Liu Chaxian, Liu Yue, Lin Hao, Zhang Chufan, Zhang Bilong, Song Haikun, Fan Xiaomin, Lyu Yi, Yang Hui, Mao Ying
Department of Neurosurgery, Huashan Hospital, Fudan University, Shanghai, China.
Institute for Translational Brain Research, Shanghai Medical College, Fudan University, Shanghai, China.
Front Immunol. 2025 Apr 16;16:1587009. doi: 10.3389/fimmu.2025.1587009. eCollection 2025.
H3K27-altered diffuse midline glioma (DMG) is a highly aggressive glioma subtype, accounting for approximately 60% of pediatric high-grade gliomas, with a median survival of less than 12 months. Due to its predominant localization in the brainstem, conventional surgical resection is often unfeasible, underscoring the urgent need for alternative therapeutic strategies. While previous studies on DMG have primarily focused on regulatory mechanisms at the protein level, the role of alternative splicing in DMG remains largely unexplored. Given its potential impact on gene regulation and tumor progression, a comprehensive analysis of alternative splicing could provide novel insights into targeted or immune therapeutic strategies, complementing existing transcriptomic studies of DMG.
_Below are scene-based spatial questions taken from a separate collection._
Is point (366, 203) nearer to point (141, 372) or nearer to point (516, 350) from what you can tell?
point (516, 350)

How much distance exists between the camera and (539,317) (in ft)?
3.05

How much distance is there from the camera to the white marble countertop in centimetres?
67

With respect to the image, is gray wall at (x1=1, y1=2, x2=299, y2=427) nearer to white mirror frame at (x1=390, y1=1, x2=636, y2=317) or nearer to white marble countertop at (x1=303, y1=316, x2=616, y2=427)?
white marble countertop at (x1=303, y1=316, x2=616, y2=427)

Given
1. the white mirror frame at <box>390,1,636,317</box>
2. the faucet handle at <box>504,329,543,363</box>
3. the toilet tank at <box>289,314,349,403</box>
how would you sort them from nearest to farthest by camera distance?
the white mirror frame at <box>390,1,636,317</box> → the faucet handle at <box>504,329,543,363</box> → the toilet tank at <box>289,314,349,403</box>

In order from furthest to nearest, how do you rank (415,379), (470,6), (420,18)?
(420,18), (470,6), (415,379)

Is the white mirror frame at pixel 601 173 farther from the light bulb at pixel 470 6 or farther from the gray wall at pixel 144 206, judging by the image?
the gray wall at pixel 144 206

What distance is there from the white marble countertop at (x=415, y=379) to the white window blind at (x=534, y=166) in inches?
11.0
To investigate the alternative splicing landscape of DMG, we performed transcriptome sequencing (RNA-seq) on patient-derived H3WT and H3K27-altered DMG cell lines, integrating these data with RNA-seq and single-cell transcriptomic (scRNA-seq) datasets from published sources. This comprehensive approach enabled us to delineate the alternative splicing landscape of H3K27-altered DMG and validate its distinct features at the cellular level.
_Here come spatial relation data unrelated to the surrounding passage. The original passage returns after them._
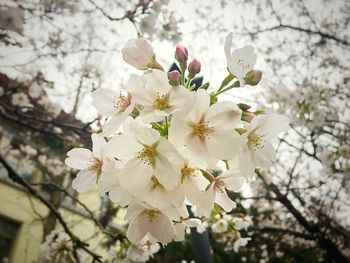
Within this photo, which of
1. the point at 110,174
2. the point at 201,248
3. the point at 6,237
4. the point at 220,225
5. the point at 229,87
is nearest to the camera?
the point at 110,174

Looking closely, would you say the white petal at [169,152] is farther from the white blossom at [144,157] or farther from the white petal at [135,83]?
the white petal at [135,83]

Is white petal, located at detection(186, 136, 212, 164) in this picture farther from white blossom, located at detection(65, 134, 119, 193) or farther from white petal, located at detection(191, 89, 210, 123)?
white blossom, located at detection(65, 134, 119, 193)

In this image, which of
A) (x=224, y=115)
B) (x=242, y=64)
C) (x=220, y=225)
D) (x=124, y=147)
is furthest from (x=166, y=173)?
(x=220, y=225)

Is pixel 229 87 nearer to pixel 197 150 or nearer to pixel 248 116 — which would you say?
pixel 248 116

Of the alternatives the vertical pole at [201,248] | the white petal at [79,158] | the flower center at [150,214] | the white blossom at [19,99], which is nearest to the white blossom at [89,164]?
the white petal at [79,158]

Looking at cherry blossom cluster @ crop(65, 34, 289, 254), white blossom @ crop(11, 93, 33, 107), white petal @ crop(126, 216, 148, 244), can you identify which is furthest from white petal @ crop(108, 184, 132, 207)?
white blossom @ crop(11, 93, 33, 107)

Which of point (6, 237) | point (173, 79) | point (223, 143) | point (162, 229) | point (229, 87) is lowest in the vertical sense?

Our multi-omics analysis revealed significant transcriptional alterations in H3K27-altered DMG compared to H3WT DMG, particularly in pathways related to neuro-regulation, metabolism, and immunity. Further in-depth analysis identified extensive alternative splicing changes in H3K27-altered DMG, predominantly associated with RNA modifications and key alterations in extracellular matrix and nucleotide metabolism. Integrating these findings, we characterized five RNA-associated proteins that enabled a binary classification of DMG into neural and immune subtypes, with each subtype exhibiting distinct prognostic and transcriptomic features. Notably, we identified as a potential key regulator in DMG progression.
Our findings indicate that H3K27-altered DMG exhibits significant alternative splicing alterations, which play crucial roles in tumorigenesis and progression. Additionally, our study identified an RNA-binding protein-based classification of DMG and characterized as a potential regulatory factor, highlighting its potential as a novel therapeutic target.
H3K27改变的弥漫性中线胶质瘤(DMG)是一种高度侵袭性的胶质瘤亚型,约占儿童高级别胶质瘤的60%,中位生存期不到12个月。由于其主要位于脑干,传统手术切除往往不可行,这凸显了对替代治疗策略的迫切需求。虽然先前关于DMG的研究主要集中在蛋白质水平的调控机制,但可变剪接在DMG中的作用仍 largely未被探索。鉴于其对基因调控和肿瘤进展的潜在影响,对可变剪接的全面分析可为靶向或免疫治疗策略提供新的见解,补充现有的DMG转录组学研究。
为了研究DMG的可变剪接情况,我们对患者来源的H3WT和H3K27改变的DMG细胞系进行了转录组测序(RNA-seq),并将这些数据与已发表来源的RNA-seq和单细胞转录组学(scRNA-seq)数据集整合。这种综合方法使我们能够描绘H3K27改变的DMG的可变剪接情况,并在细胞水平验证其独特特征。
我们的多组学分析显示,与H3WT DMG相比,H3K27改变的DMG存在显著的转录改变,特别是在与神经调节、代谢和免疫相关的途径中。进一步深入分析发现,H3K27改变的DMG中存在广泛的可变剪接变化,主要与RNA修饰以及细胞外基质和核苷酸代谢的关键改变有关。综合这些发现,我们鉴定了五种与RNA相关的蛋白质,它们能够将DMG分为神经和免疫亚型,每个亚型具有不同的预后和转录组特征。值得注意的是,我们鉴定出 作为DMG进展中的一个潜在关键调节因子。
我们的研究结果表明,H3K27改变的DMG表现出显著的可变剪接改变,这些改变在肿瘤发生和进展中起关键作用。此外,我们的研究确定了基于RNA结合蛋白的DMG分类,并将 鉴定为一个潜在的调节因子,突出了其作为新型治疗靶点的潜力。